◆ **Consegne**
1. Dall'articolo sulla crisi delle aziende di cartelli pubblicitari riporta il brano che comincia con "Una crisi causata" e finisce con "nel loro settore.", cambiando "attività" in "imprese".
2. Secondo l'articolo sulla crisi delle aziende di cartelli pubblicitari, quando si stima la ripartenza effettiva del settore?

◆ **Estratto del testo**
Una crisi causata dall’emergenza sanitaria che ha portato alla chiusura di tutte le attività e, di conseguenza, al crollo di tutto l’indotto che queste aziende creano nel loro settore.
Oltre al danno la beffa, poiché le commesse sono andate perse, ma i tributi da pagare sono rimasti. Spese che gli imprenditori chiedono di sospendere sino alla ripartenza effettiva di questo settore, che viene stimata intorno alla fine del prossimo mese di settembre.
Il parere dell’Aicap
Secondo il vice presidente dell’Aicap Confesercenti - Associazione aziende italiane cartelli e arredi pubblicitari), Giuseppe Strippoli, «il nostro settore è ormai fermo da mesi, da quando il governo ha dichiarato di voler chiudere tutte le attività produttive e soprattutto quelle aperte al pubblico, quindi tutte le commesse che avevamo in corso di esecuzione sono state annullate dai clienti».

◆ **Estratti del dataset**
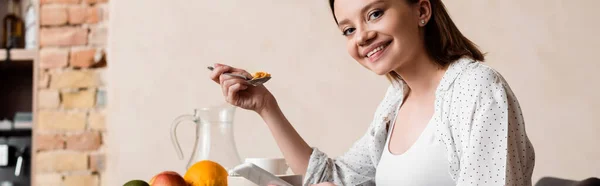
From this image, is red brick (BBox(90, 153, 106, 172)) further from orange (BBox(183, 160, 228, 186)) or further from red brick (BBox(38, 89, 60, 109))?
orange (BBox(183, 160, 228, 186))

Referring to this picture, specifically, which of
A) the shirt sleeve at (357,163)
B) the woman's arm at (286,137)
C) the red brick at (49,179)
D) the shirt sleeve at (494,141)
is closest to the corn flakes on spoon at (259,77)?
the woman's arm at (286,137)

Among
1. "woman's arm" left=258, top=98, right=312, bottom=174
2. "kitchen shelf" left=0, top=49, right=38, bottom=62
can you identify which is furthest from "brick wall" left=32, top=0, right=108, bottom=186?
"woman's arm" left=258, top=98, right=312, bottom=174

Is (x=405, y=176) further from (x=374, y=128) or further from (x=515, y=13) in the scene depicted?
(x=515, y=13)

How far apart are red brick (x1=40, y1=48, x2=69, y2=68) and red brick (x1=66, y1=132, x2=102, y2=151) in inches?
10.5

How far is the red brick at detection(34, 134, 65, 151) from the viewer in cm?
267

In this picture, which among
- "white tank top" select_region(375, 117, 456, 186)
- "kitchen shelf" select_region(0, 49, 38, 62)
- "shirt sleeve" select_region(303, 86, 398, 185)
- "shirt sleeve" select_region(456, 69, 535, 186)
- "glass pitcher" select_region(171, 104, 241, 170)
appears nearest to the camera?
"shirt sleeve" select_region(456, 69, 535, 186)

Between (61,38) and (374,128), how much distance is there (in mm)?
1589

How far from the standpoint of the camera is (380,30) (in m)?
1.21

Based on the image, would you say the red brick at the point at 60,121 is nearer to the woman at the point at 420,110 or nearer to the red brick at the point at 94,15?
the red brick at the point at 94,15

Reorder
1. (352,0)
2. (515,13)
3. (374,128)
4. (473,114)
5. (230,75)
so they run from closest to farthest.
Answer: (473,114) < (352,0) < (230,75) < (374,128) < (515,13)

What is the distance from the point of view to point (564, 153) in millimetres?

◆ **Risultati**
1.
Una crisi causata dall’emergenza sanitaria che ha portato alla chiusura di tutte le imprese e, di conseguenza, al crollo di tutto l’indotto che queste aziende creano nel loro settore.

2. Intorno alla fine del prossimo mese di settembre.